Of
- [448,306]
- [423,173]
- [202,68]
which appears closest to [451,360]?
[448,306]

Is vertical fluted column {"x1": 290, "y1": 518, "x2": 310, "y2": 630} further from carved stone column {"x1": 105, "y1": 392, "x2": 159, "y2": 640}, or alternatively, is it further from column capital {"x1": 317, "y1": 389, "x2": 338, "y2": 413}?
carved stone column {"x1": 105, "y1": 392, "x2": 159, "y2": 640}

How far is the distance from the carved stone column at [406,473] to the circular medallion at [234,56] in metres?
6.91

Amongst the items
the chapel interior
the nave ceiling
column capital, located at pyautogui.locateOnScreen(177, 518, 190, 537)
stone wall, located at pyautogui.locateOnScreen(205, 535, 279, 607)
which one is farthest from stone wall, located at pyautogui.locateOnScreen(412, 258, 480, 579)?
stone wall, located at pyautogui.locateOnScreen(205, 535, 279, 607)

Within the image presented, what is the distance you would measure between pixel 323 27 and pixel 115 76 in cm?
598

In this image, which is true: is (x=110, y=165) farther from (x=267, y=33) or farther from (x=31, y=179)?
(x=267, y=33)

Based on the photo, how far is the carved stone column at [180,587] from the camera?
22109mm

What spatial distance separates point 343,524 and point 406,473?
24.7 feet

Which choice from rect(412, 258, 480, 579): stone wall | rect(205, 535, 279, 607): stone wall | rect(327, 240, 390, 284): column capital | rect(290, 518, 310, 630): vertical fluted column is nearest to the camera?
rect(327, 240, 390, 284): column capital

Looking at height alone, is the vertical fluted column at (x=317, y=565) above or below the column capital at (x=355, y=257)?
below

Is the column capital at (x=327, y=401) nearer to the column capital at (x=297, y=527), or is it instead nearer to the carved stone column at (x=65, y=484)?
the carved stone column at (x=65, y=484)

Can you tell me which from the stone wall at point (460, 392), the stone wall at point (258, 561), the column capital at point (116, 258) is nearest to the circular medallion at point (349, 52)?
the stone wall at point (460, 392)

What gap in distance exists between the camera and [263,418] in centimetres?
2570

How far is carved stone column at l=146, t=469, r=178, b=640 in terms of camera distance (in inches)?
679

• [BRIEF]
Rewrite the listing above as a numbered list, one line per item, leaving out the blank lines.

• [OUTPUT OF THE TASK]
1. Of
2. - [448,306]
3. - [423,173]
4. - [202,68]
5. which appears closest to [451,360]?
6. [448,306]
7. Is vertical fluted column {"x1": 290, "y1": 518, "x2": 310, "y2": 630} further from carved stone column {"x1": 105, "y1": 392, "x2": 159, "y2": 640}, or alternatively, is it further from column capital {"x1": 317, "y1": 389, "x2": 338, "y2": 413}?
8. carved stone column {"x1": 105, "y1": 392, "x2": 159, "y2": 640}
9. How far is the distance from the carved stone column at [406,473] to the circular medallion at [234,56] in metres?
10. 6.91
11. Amongst the items
12. the chapel interior
13. the nave ceiling
14. column capital, located at pyautogui.locateOnScreen(177, 518, 190, 537)
15. stone wall, located at pyautogui.locateOnScreen(205, 535, 279, 607)
16. which one is farthest from stone wall, located at pyautogui.locateOnScreen(412, 258, 480, 579)?
17. stone wall, located at pyautogui.locateOnScreen(205, 535, 279, 607)
18. Within the image presented, what is the distance you would measure between pixel 323 27 and pixel 115 76 in cm?
19. 598
20. In this image, which is true: is (x=110, y=165) farther from (x=267, y=33) or farther from (x=31, y=179)?
21. (x=267, y=33)
22. Based on the photo, how far is the carved stone column at [180,587] from the camera?
23. 22109mm
24. What spatial distance separates point 343,524 and point 406,473?
25. 24.7 feet
26. Which choice from rect(412, 258, 480, 579): stone wall | rect(205, 535, 279, 607): stone wall | rect(327, 240, 390, 284): column capital | rect(290, 518, 310, 630): vertical fluted column is nearest to the camera?
27. rect(327, 240, 390, 284): column capital
28. Looking at height alone, is the vertical fluted column at (x=317, y=565) above or below the column capital at (x=355, y=257)?
29. below
30. Is the column capital at (x=327, y=401) nearer to the column capital at (x=297, y=527), or is it instead nearer to the carved stone column at (x=65, y=484)?
31. the carved stone column at (x=65, y=484)
32. Can you tell me which from the stone wall at point (460, 392), the stone wall at point (258, 561), the column capital at point (116, 258) is nearest to the circular medallion at point (349, 52)?
33. the stone wall at point (460, 392)
34. What gap in distance exists between the camera and [263,418] in centimetres?
35. 2570
36. How far is carved stone column at l=146, t=469, r=178, b=640 in terms of camera distance (in inches)?
37. 679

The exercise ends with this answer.